Viktor E. Frankl sagte, es gebe bis zum letzten Augenblick unseres Lebens die Möglichkeit, eine scheinbare Tragödie und auch unsere größte Not in eine sinnvolle Leistung zu verwandeln, und das sei sogar die größte Leistung, deren der Mensch fähig sei.

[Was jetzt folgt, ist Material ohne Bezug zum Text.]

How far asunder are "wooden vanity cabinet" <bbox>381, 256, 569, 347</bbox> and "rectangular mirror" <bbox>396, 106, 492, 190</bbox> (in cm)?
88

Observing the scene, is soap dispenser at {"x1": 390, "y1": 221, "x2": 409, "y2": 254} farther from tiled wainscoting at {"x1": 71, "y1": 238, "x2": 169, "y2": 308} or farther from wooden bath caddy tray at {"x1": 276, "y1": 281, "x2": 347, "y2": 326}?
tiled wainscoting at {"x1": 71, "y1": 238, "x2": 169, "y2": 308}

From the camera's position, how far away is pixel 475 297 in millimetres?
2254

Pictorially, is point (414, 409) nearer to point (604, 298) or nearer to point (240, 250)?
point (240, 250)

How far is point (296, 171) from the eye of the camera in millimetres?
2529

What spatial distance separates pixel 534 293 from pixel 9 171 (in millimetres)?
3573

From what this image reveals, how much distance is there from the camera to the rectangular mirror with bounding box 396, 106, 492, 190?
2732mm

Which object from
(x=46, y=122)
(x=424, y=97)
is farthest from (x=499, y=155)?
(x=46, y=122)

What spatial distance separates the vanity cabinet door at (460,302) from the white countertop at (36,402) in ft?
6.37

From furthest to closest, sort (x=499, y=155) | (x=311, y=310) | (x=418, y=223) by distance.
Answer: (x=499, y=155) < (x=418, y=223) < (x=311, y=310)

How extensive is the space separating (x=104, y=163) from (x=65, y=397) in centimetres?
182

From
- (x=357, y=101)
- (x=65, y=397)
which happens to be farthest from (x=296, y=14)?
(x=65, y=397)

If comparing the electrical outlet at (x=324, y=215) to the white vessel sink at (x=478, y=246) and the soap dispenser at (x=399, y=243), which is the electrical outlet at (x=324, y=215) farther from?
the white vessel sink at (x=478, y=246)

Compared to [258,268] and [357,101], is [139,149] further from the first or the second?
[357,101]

Es ist ein bekanntes Faktum menschlicher Erfahrung, dass besonders in Krisensituationen, in unserem Scheitern, in extremis, in tiefer Not, in Todesnähe – in Bedrängnis und Hilflosigkeit, wenn das Ego nicht mehr weiterkann und seinen Halt aufgibt – die Seele nach Hilfe ruft und dass sich überpersönliche Erkenntnis, Glück und Erleuchtung dann ­ungehindert und plötzlich offenbaren können. Die Wirklichkeit kann sich da zeigen und bewahrheiten, wo unsere Konstrukte und unser Eigenwille scheitern.

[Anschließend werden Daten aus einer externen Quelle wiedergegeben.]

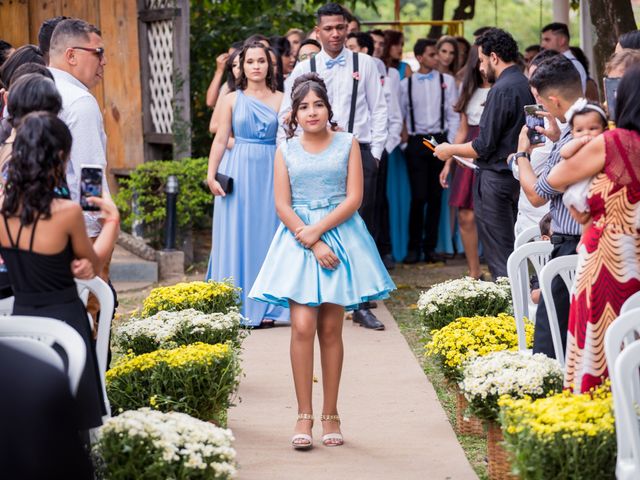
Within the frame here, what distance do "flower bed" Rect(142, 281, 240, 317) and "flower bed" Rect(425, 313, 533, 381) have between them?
1427mm

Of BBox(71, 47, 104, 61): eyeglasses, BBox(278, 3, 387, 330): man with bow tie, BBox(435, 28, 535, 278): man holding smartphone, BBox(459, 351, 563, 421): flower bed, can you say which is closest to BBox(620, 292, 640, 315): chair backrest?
BBox(459, 351, 563, 421): flower bed

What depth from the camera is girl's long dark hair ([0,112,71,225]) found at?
430 cm

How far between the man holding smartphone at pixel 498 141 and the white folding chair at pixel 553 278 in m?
2.61

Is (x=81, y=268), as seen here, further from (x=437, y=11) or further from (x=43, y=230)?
(x=437, y=11)

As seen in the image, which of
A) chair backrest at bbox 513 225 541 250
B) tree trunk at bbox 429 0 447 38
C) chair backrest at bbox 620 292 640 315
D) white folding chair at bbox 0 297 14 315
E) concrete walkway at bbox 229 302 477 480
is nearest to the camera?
chair backrest at bbox 620 292 640 315

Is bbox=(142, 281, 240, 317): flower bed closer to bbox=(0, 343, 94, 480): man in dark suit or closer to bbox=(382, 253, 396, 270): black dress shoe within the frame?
bbox=(0, 343, 94, 480): man in dark suit

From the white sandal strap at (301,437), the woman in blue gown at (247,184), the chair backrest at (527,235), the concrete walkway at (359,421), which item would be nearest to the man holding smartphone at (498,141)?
the concrete walkway at (359,421)

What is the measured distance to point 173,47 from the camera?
39.2 ft

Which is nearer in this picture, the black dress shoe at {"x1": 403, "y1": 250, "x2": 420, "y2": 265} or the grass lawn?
the grass lawn

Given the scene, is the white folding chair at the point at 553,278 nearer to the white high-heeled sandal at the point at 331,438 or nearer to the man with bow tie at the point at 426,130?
the white high-heeled sandal at the point at 331,438

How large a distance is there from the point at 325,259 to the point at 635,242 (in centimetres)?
177

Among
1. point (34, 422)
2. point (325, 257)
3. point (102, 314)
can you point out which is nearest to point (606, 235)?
point (325, 257)

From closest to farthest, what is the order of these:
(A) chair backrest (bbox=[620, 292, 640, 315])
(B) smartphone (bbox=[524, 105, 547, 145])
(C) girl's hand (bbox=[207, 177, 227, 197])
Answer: (A) chair backrest (bbox=[620, 292, 640, 315]) → (B) smartphone (bbox=[524, 105, 547, 145]) → (C) girl's hand (bbox=[207, 177, 227, 197])

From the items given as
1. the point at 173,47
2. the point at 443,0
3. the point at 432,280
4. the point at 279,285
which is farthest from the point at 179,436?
the point at 443,0
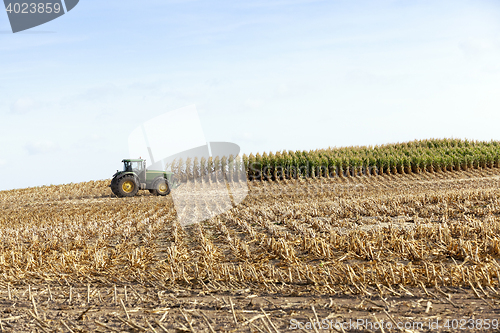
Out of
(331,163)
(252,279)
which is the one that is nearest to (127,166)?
(331,163)

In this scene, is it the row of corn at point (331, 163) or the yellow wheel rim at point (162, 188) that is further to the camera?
the row of corn at point (331, 163)

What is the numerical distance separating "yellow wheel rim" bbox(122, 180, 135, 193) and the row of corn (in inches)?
250

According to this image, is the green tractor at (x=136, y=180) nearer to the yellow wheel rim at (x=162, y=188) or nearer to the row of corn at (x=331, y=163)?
the yellow wheel rim at (x=162, y=188)

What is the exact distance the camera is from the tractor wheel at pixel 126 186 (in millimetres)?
21047

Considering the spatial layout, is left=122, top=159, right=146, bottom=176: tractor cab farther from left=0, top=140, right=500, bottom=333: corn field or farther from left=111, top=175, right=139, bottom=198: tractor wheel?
left=0, top=140, right=500, bottom=333: corn field

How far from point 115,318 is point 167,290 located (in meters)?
1.04

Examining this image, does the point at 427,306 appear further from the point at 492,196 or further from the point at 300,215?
the point at 492,196

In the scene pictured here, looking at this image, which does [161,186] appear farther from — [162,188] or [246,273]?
[246,273]

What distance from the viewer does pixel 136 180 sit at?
69.8 ft

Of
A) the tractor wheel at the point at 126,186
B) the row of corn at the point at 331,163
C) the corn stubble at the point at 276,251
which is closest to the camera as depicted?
the corn stubble at the point at 276,251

»Die Not des Menschen ist die Gelegenheit Gottes«, so heißt ein altes Sprichwort, und ein anderer, unerwarteter, in seiner Bedeutung nicht hoch genug zu schätzender Effekt der Gerätemedizin bestätigt dies und kon­trastiert das materialistische Denken und seine Glaubenssätze seit einiger Zeit auf unerwartet effektive Weise. Durch die Fortschritte in der Reanimationstechnik haben viele Menschen an der Schwelle des Todes und im Koma liegend Einblicke und tiefe Einsichten gewonnen, welche in den meisten Fällen ihren Blick auf das Leben verwandelten und zu einem achtsameren und liebevolleren Verhalten, gepaart mit einer großen Wertschätzung für das Geschenk des Lebens, führte, und das unabhängig davon, ob sie vorher religiös waren oder nicht. Diese Menschen haben den Körper zeitweise verlassen und damit eine zweifelsfreie Gewissheit gewonnen, dass der Tod des Körpers nicht das Ende des Lebens, sondern nur ein »Exitus«, das Hinaustreten in eine andere Dimension und Seinsform ist.

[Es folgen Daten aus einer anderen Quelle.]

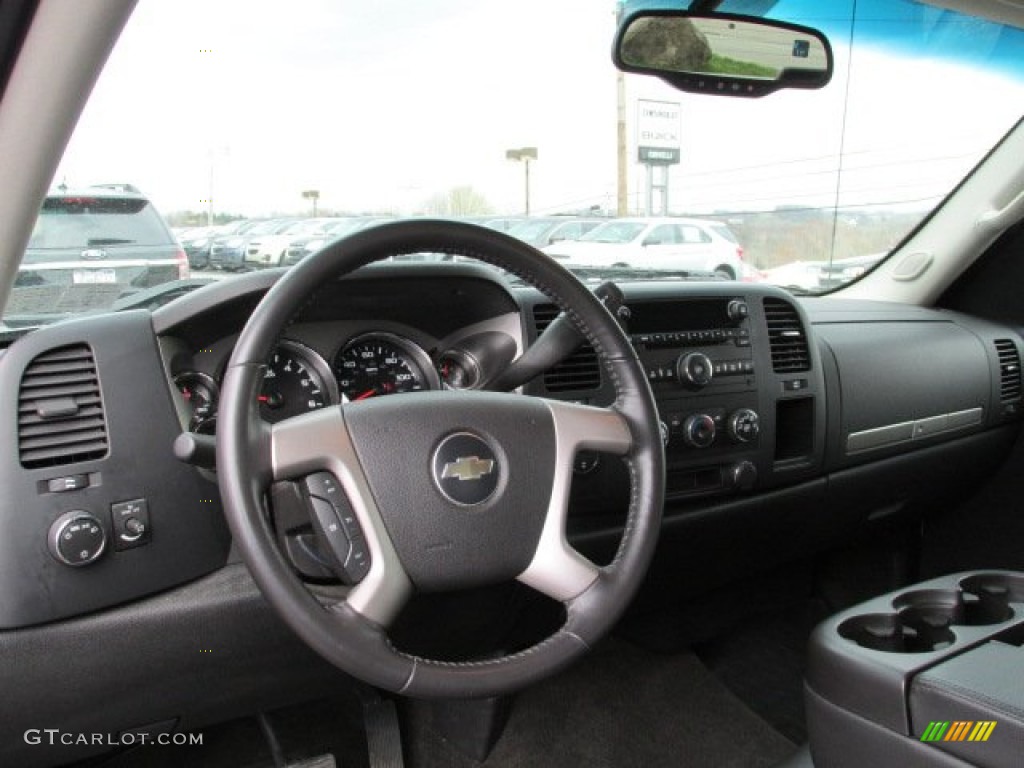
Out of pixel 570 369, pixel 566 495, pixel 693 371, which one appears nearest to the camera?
pixel 566 495

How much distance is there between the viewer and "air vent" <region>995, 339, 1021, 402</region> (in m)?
3.40

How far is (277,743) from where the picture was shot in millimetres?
2457

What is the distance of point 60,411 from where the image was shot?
1.62m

Das Zurückkommen eines Menschen aus dem »Jenseits« war in früheren Zeiten ein recht seltenes Ereignis, aber es gewann doch, wie wir zum Beispiel an der langen und bedeutenden Nachwirkung der von Platon in der Politeia erzählten »Geschichte des Kriegers Er« sehen können, eine große Bedeutung für die Gesellschaft und inspirierte das einfache Volk ebenso wie Dichter und Philosophen. In Tibet genossen solche Menschen große Verehrung, und ihre Erzählungen bilden eine eigene Literaturgattung.

Heute erleben täglich viele Menschen diese Zustände, und ihre Berichte bereichern eine wiedererstehende Ars Moriendi mit der Frische des unmittelbar selbst Erlebten. Sie sind Zeugnisse direkter, persönlicher Erfahrung, von jeder Ideologie freie Offenbarungen von dem, »was wirklich wichtig ist im Leben«, und ich lese sie deshalb immer gern.

Ihre große Übereinstimmung erweist das Erleben des »Exitus« als eine Urerfahrung des Menschen, die ihre Entsprechung im »Introitus« der Geburt hat. Und dass wir bei beiden durch einen Tunnel gehen, ist nicht die einzige Ähnlichkeit.

Mögen manche Mediziner ihrem Glaubenssystem entsprechend auch versuchen, diese außergewöhnlichen und übersinnlichen Erfahrungen auf körperchemische Prozesse zu reduzieren, dass solch tiefgreifende Metanoia in einer Nahtoderfahrung möglich ist und geschieht, dass eine kurze Begegnung mit dem, was in den Tibetischen Totenbüchern »das klare Licht der Wirklichkeit« genannt wird, ein unvergessliches, intuitives Erkennen des Sinns des Lebens ermöglichen kann, das so tief ist, dass der Mensch gleichsam wie aus einem Erleuchtungserlebnis als ein Verwandelter und ganz auf das Heilsame hin orientiert hervorgeht, ist eigentlich das Erstaunlichste und Überzeugendste daran.

Der Körper liegt in Narkose und schwer verletzt im Bett, doch der Erlebende erfährt außerhalb des Körpers einen Frieden, ein Wohlbefinden, eine höhere Luzidität und mitfühlende Weisheit, die ihm in seinem Körper und Gehirn im normalen Wachzustand nicht zugänglich waren. Er verfügt in seinem feinstofflichen Körper außerdem über übersinnliche Fähigkeiten wie Gedankenlesen und ein panoramisches Gewahrsein, das Situationen wie den Operationssaal oder den Unfallort sehr genau wahrnimmt und sich detailliert an sie erinnert.

Dies entspricht also der Aussage des Tibetischen Totenbuchs, dass der Verstorbene im Jenseits über eine neunmal stärkere Luzidität verfügt als im physischen Körper.